======== Provided entries ========

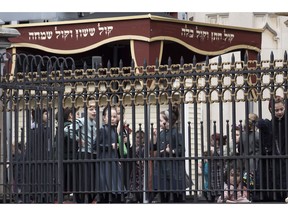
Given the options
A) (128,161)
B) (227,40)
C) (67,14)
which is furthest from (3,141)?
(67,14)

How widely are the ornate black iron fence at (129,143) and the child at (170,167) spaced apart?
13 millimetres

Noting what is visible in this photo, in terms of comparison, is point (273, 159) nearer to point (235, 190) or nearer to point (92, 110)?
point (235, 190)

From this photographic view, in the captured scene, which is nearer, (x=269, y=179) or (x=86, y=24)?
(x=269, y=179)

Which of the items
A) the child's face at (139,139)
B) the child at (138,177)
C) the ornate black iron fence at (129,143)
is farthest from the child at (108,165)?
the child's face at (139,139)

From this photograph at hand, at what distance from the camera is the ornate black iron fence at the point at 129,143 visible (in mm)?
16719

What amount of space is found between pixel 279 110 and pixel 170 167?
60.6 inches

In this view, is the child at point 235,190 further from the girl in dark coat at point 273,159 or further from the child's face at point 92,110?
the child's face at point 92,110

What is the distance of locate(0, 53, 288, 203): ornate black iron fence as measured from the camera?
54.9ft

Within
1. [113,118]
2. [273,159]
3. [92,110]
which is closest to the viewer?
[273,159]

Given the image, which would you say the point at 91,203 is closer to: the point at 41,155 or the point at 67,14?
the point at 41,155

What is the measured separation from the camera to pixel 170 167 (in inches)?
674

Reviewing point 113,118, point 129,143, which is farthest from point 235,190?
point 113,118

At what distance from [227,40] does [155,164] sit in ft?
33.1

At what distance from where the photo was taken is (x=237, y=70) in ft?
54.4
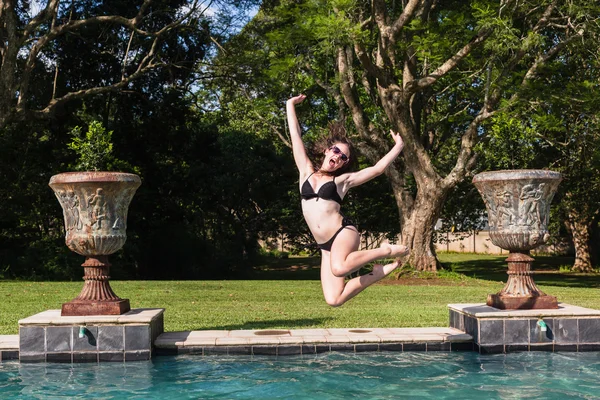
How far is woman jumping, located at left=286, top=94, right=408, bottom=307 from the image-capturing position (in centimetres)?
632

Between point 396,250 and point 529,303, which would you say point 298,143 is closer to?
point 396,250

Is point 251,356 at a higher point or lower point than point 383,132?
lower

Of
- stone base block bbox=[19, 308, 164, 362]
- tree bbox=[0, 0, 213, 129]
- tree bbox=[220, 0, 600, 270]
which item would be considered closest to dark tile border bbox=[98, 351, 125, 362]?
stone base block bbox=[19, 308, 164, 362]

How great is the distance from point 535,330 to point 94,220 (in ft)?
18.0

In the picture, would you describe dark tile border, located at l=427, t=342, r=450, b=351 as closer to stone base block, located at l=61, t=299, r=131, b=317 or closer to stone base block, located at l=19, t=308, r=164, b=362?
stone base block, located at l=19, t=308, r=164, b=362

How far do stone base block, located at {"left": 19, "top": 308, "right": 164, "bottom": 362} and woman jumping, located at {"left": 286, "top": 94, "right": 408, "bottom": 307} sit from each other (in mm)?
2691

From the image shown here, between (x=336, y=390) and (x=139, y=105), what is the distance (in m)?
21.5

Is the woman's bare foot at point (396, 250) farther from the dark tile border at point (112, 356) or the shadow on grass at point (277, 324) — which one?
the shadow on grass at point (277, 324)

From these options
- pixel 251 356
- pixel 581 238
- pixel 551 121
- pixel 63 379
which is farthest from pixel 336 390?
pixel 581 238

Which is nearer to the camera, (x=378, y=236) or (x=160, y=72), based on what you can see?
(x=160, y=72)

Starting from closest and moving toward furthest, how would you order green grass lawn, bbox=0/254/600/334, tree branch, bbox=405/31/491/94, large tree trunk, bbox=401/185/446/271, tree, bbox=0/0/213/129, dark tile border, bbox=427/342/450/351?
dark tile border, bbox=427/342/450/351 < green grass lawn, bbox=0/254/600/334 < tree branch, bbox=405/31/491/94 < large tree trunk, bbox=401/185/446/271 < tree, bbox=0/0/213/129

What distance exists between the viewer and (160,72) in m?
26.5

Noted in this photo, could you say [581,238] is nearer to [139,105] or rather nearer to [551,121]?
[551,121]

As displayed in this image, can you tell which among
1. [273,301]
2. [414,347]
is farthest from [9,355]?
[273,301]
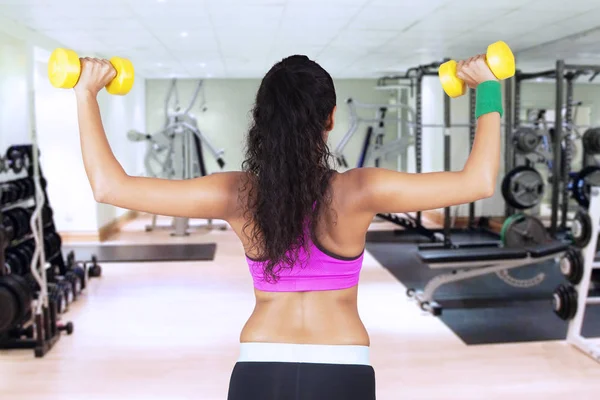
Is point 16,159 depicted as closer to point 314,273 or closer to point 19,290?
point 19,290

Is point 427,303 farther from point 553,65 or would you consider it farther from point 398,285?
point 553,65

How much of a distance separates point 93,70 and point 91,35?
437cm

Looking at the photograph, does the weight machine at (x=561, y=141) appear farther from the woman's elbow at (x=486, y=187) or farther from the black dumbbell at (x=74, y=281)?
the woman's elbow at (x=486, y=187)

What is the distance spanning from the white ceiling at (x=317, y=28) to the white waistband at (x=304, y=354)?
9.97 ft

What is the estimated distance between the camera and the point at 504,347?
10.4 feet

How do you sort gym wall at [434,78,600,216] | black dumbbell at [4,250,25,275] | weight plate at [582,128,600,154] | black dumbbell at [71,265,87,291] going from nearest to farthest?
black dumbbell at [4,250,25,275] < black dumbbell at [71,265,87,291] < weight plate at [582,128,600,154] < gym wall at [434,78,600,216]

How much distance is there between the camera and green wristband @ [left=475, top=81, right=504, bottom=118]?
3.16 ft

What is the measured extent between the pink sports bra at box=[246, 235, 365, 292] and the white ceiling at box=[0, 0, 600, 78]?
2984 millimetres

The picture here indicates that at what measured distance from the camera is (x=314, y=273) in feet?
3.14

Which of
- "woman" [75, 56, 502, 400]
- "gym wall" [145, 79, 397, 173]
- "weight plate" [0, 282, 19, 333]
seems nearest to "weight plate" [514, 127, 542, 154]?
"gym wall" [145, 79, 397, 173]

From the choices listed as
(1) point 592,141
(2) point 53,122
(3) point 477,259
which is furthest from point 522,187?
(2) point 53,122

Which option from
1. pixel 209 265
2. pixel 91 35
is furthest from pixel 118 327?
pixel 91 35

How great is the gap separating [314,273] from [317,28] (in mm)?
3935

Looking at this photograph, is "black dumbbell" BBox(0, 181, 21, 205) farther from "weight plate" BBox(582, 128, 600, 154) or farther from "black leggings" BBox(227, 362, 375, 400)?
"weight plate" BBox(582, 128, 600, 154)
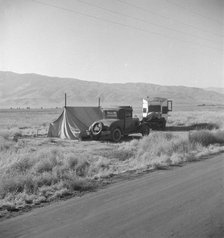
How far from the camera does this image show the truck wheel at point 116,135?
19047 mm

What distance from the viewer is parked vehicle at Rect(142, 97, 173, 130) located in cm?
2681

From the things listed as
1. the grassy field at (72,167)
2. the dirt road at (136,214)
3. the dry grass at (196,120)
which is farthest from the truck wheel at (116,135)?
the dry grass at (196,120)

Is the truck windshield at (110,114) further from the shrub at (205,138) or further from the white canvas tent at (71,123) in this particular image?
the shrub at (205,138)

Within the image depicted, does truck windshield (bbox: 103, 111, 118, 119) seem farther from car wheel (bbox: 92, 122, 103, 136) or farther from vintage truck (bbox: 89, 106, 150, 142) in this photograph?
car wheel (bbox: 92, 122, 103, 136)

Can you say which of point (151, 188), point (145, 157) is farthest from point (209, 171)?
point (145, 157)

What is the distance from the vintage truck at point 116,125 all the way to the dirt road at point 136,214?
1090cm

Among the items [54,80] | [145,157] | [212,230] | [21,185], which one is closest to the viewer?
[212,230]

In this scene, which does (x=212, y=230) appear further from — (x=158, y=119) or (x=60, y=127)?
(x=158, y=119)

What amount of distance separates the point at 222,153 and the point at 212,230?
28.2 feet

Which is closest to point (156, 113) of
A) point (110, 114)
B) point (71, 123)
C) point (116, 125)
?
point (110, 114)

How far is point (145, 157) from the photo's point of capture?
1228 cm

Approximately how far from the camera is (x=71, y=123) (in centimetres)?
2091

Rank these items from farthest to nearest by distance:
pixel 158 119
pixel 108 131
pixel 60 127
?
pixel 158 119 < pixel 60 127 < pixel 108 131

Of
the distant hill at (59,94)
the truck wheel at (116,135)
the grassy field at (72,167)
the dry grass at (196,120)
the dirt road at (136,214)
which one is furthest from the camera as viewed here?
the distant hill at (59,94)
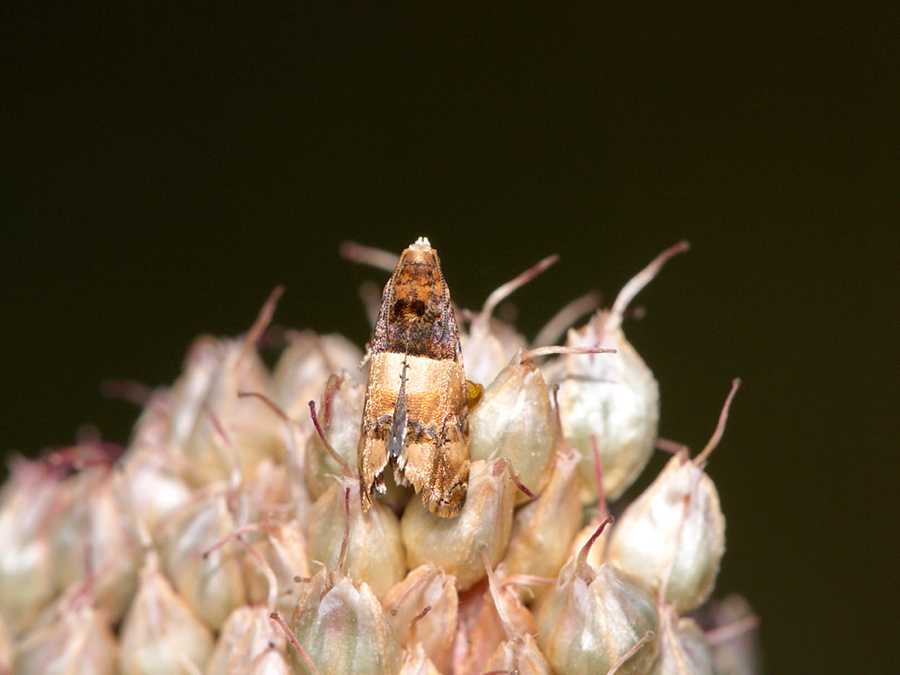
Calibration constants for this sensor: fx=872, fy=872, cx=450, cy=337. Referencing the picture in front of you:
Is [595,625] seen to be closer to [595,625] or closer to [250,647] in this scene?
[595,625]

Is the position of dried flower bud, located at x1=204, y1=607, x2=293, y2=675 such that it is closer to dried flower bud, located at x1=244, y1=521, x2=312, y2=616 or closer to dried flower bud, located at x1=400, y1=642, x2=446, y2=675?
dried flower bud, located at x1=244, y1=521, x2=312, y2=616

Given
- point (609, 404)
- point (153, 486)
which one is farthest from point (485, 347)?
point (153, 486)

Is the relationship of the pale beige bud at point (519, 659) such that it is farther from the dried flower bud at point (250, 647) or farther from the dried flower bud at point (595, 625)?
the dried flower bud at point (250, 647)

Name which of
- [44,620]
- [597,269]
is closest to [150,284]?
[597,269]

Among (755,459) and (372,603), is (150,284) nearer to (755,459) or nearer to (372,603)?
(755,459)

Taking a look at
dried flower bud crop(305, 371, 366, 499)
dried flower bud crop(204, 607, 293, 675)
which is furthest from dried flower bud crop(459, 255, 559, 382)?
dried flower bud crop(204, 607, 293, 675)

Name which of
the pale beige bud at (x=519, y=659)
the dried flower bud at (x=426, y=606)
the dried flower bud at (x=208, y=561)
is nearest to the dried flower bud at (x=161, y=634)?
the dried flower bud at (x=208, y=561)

========

Short exercise: Recast as a numbered list everything from the line containing "Is the woman's" down to the line containing "dark tile border, bbox=427/342/450/351 <", both included, omitting blank lines.

Reply to the task:
1. Is the woman's bare foot at point (396, 250) farther from the dark tile border at point (112, 356) or the shadow on grass at point (277, 324) — which one?
2. the shadow on grass at point (277, 324)
3. From these options
4. - pixel 251 356
5. - pixel 581 238
6. - pixel 551 121
7. - pixel 63 379
8. which is farthest from pixel 336 390?
9. pixel 581 238
10. Which is nearer to the camera, (x=378, y=236) or (x=160, y=72), based on what you can see?
11. (x=160, y=72)
12. Starting from closest and moving toward furthest, how would you order green grass lawn, bbox=0/254/600/334, tree branch, bbox=405/31/491/94, large tree trunk, bbox=401/185/446/271, tree, bbox=0/0/213/129, dark tile border, bbox=427/342/450/351?
13. dark tile border, bbox=427/342/450/351 < green grass lawn, bbox=0/254/600/334 < tree branch, bbox=405/31/491/94 < large tree trunk, bbox=401/185/446/271 < tree, bbox=0/0/213/129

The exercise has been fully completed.